Essentially, The Hulk is an extremely forgettable film.  There aren't any supercool moments to tell your friends about.  It looks like a computer game.  Ang Lee doesn't add much, and sadly, even Jennifer Connelly with her extreme beauty doesn't make the film compelling.  It's kind of intense for kids, too.  There isn't a whole lot of humor, which even the comic had in abundance.  It lacks a coherent ending.  It's kind of a let down.  But it'll do huge business because it's got a lot of promotional muscle behind it, and many people will see it to make sure they aren't missing anything. 

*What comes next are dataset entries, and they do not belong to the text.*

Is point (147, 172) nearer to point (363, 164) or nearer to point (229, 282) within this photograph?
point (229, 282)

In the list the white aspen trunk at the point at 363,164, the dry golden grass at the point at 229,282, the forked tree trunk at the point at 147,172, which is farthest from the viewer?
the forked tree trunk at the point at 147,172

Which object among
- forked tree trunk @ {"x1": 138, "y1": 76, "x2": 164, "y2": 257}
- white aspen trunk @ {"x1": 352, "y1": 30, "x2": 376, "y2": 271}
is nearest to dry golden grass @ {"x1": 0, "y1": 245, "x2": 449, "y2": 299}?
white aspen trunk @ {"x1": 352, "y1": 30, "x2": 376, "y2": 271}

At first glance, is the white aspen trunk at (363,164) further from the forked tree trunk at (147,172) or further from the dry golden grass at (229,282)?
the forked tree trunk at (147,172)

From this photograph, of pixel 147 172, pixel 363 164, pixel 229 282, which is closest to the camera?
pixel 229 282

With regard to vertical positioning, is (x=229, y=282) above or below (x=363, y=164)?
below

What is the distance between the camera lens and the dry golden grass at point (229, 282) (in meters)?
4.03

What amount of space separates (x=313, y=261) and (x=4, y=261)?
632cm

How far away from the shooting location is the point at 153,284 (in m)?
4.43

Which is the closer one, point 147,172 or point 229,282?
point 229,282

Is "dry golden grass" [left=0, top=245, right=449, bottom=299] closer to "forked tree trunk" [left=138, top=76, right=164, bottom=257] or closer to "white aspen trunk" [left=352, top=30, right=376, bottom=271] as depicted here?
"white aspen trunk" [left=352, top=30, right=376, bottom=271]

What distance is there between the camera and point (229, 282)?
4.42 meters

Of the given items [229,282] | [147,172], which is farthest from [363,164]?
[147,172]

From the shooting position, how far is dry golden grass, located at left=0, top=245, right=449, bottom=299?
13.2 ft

If you love the Hulk comic, maybe you'll enjoy this.  If you love the idea of a "Frankenstein meets Jekyll and Hyde" character, maybe this will appeal.  It lacks the fun and excitement of Spiderman and X-Men I and II, it's sadly much more like the mediocre Daredevil.  It's not great.  Despite it all, it's guaranteed: Hulk -- Smash! 


Box Office Prediction: It'll do huge opening weekend (biggest June opening ever) and fall off very quickly.  $80 million first weekend, maybe $145 million total US

Expectation from the Title: The Louis Anderson story.

Mother's Rule (Always Say Something Good About Everything):  Green is a very good color for him.

The Pros: Jennifer Connelly (so beautiful), Eric Bana, Nick Nolte, and Sam Elliott all give solid and serious performances.  Lou Ferrigno is in it (and no, he's not dead.  He's deaf, not dead.)

The Cons: Everything else.  Completely unconvincing computer generated Hulk, convoluted ending, no spectacular or memorable scenes.  Too much talky, too little smashy.